Geoffrey noted many sources already available for Science benchmarks
MLCommons Science Working Group
MLCommons HPC Working Group
FastML Inference benchmarks for HEP covering different interesting regions in latency-datarate space 230322 mlcommons science.pdf t https://arxiv.org/abs/2207.07958 https://github.com/fastmachinelearning/fastml-science
NSF HDR ML Challenge https://www.nsfhdr.org/mlchallenge
FAIR SBI Initiative including some of CaloChallenge packaged for easy use
CaloChallenge 2022: A Community Challenge for Fast Calorimeter Simulation http://arxiv.org/abs/2410.21611 https://arxiv.org/abs/2406.12898
Google WeatherBench2 https://sites.research.google/weatherbench/ https://arxiv.org/abs/2308.15560
SciML-Bench from RAL, UK https://github.com/stfc-sciml/sciml-bench
There are also Big Data benchmarks such as BigDataBench https://www.benchcouncil.org/BigDataBench/
The Science working group will not follow up this further

Any Other Business

Geoffrey apologized for starting the meeting 15 minutes late. A few members gave up waiting. I am very sorry
It was noted that David Kanter was very busy and did not often come to our meetings. However we had seen very good support from his representative Marisa.
It was noted that HPC working group status was still on hold Lessons from SC24 Meeting (not discussed directly)
Vijay suggested a separate paper on the “Big Picture for MLCommons”
Need to give a larger scope for scientific benchmarks
Generate a TPC Trillion Parameter Consortium checklist for global project
Juri agreed

Victor Lu’s Comments

1.) Bill of Material (BOM) : I believe BOM could be used in the context of reproducible science.
Referring to my AIBOM for reproducible science proposal: https://docs.google.com/document/d/1HdS_GxQvPA7y1ilspGmex-HN_cnjriR1nrpr_fnYzXY/edit?tab=t.0

I believe that most reproducible science projects store ontology data about research projects in graph databases. It is essential to establish a streamlined process to align the information captured in graph databases with metadata co-located with software/code, AI models, datasets, and related assets. A Bill of Materials (BOM) could serve as an ideal mechanism to facilitate this alignment, providing a robust solution for reproducible science projects.

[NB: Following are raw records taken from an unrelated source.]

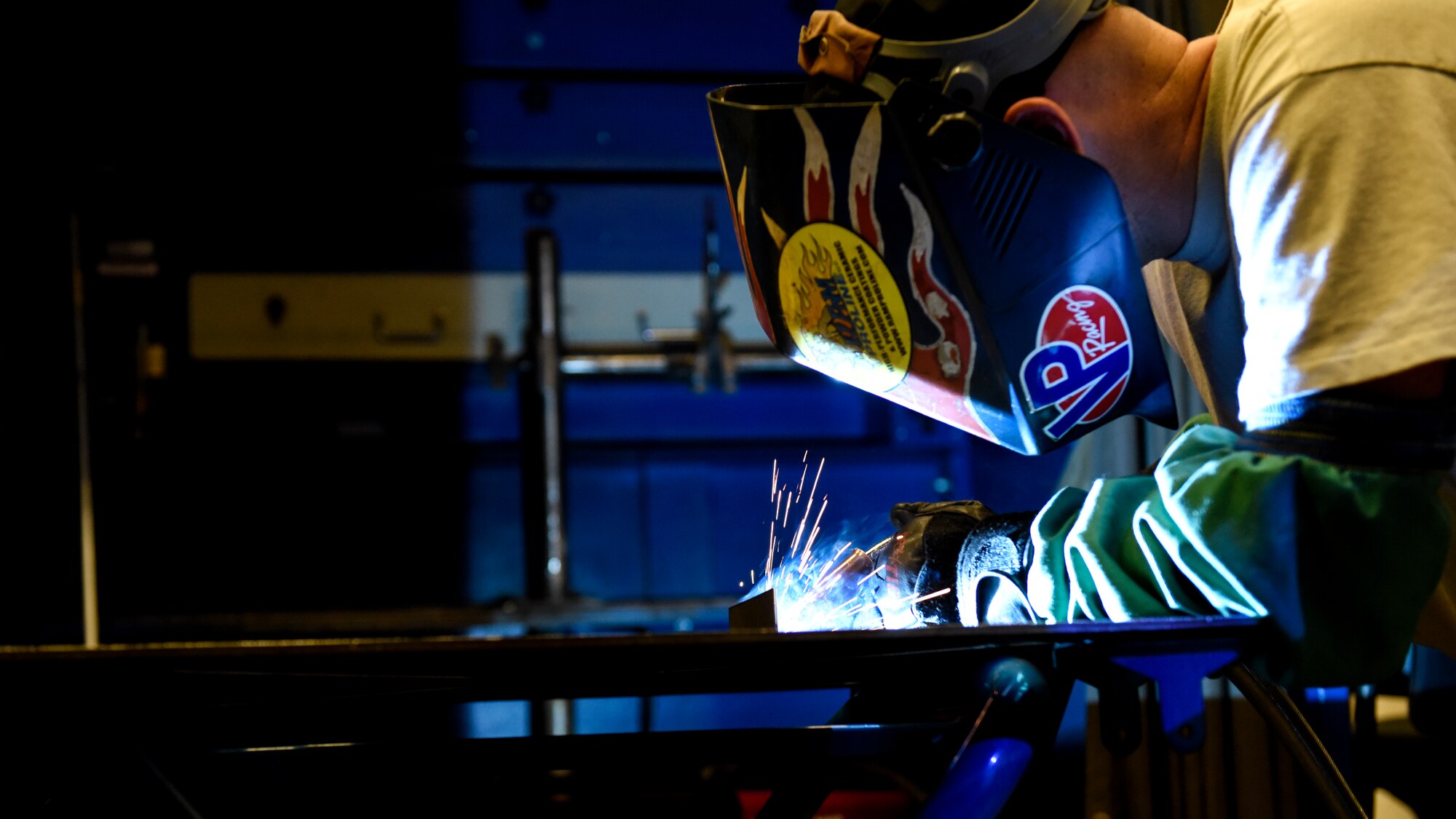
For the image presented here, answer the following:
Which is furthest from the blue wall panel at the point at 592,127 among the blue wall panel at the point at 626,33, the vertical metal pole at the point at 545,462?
the vertical metal pole at the point at 545,462

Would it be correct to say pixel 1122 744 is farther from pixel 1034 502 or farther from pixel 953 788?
pixel 1034 502

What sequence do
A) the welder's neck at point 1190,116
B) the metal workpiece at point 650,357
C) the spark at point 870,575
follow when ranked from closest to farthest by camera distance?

The System Package Data Exchange (SPDX®) specification defines an open standard for communicating bill of materials (BOM) information for different topic areas.
Here is SPDX RDF ontology expressed in RDF/OWL/SHACL format and is published in online at SPDX 3.0.1 Model
https://spdx.github.io/spdx-spec/v3.0.1/annexes/rdf-model/

2.) Benchmark Carpentry paper. I believe understanding the "internals" of how hardware and software function in relation to scalability/response time bottlenecks may be crucial before designing benchmarks to measure related metrics effectively. For instance, regardless of how much CPU, GPU, HSM... memory can be available to a PyTorch-based AI workload, Python-specific limitations may still need to be addressed to achieve further performance improvements. Another example involves trade-offs in storage performance, where it is well-known that better performance can often be "achieved" by compromising on memory consistency and data integrity.